WHAT TO PRODUCE:
Copy the lines word for word, starting at the line that has "this 1288×949 image." and stopping after the final line of the records, with both ends included. Leave the pictures out of your answer.

GIVEN RECORDS:
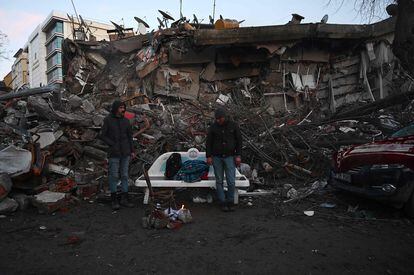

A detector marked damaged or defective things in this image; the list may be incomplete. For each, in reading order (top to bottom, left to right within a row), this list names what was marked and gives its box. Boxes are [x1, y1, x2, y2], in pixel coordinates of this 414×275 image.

damaged car [328, 125, 412, 218]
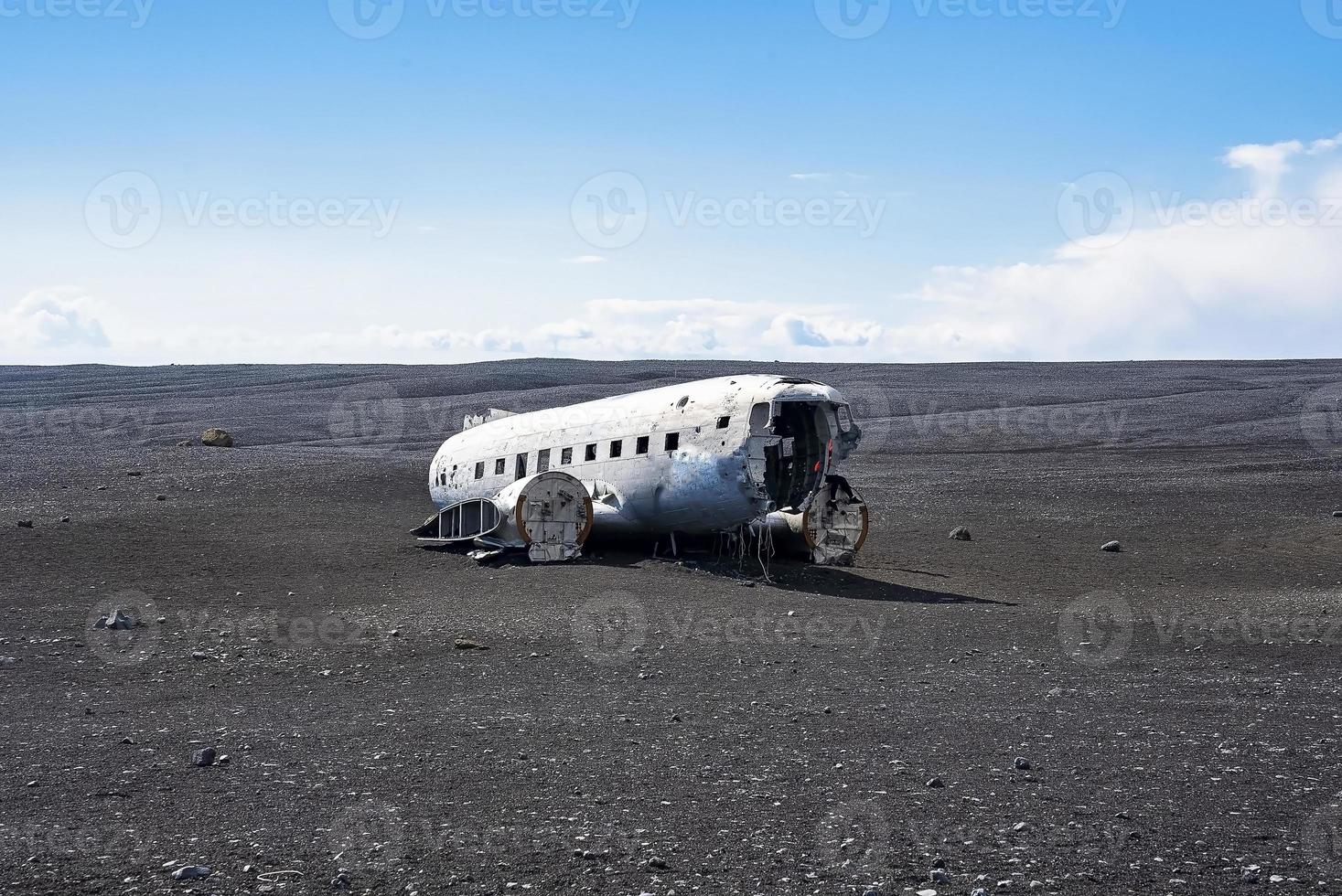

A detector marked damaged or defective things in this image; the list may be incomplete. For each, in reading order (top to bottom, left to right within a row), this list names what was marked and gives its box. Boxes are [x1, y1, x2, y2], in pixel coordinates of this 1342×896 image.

crashed airplane fuselage [413, 375, 864, 563]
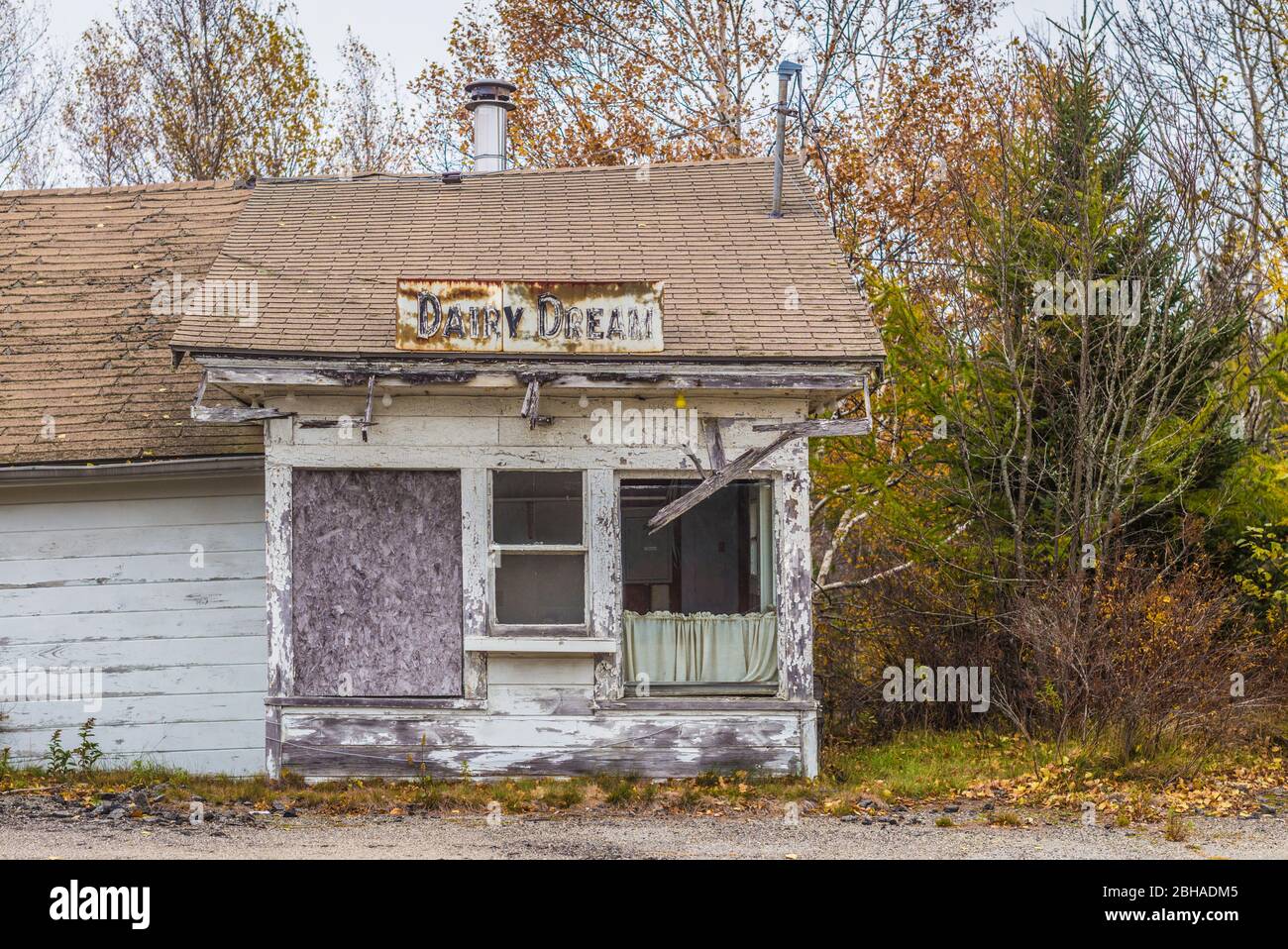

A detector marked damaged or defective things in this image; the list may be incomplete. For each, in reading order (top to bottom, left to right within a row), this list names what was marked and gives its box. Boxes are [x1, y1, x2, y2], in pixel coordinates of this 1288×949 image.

rusty metal sign [393, 282, 664, 358]
broken diagonal wooden board [649, 417, 870, 533]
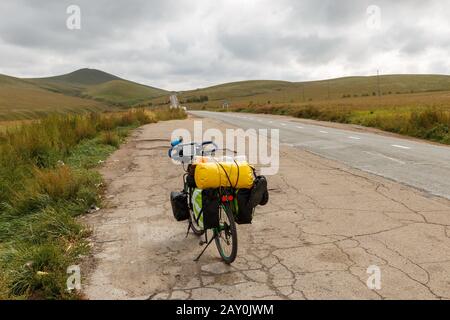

SOLUTION BELOW:
A detector marked damaged or defective things in this image; the list may be incomplete. For each, in reading order (top to bottom, left to right within a row), this list names what was marked and gives its box. Boxes are [x1, y1, x2, y2], in pixel coordinates of this 1288×949 image.

rusty metal sign [393, 282, 664, 358]
broken diagonal wooden board [649, 417, 870, 533]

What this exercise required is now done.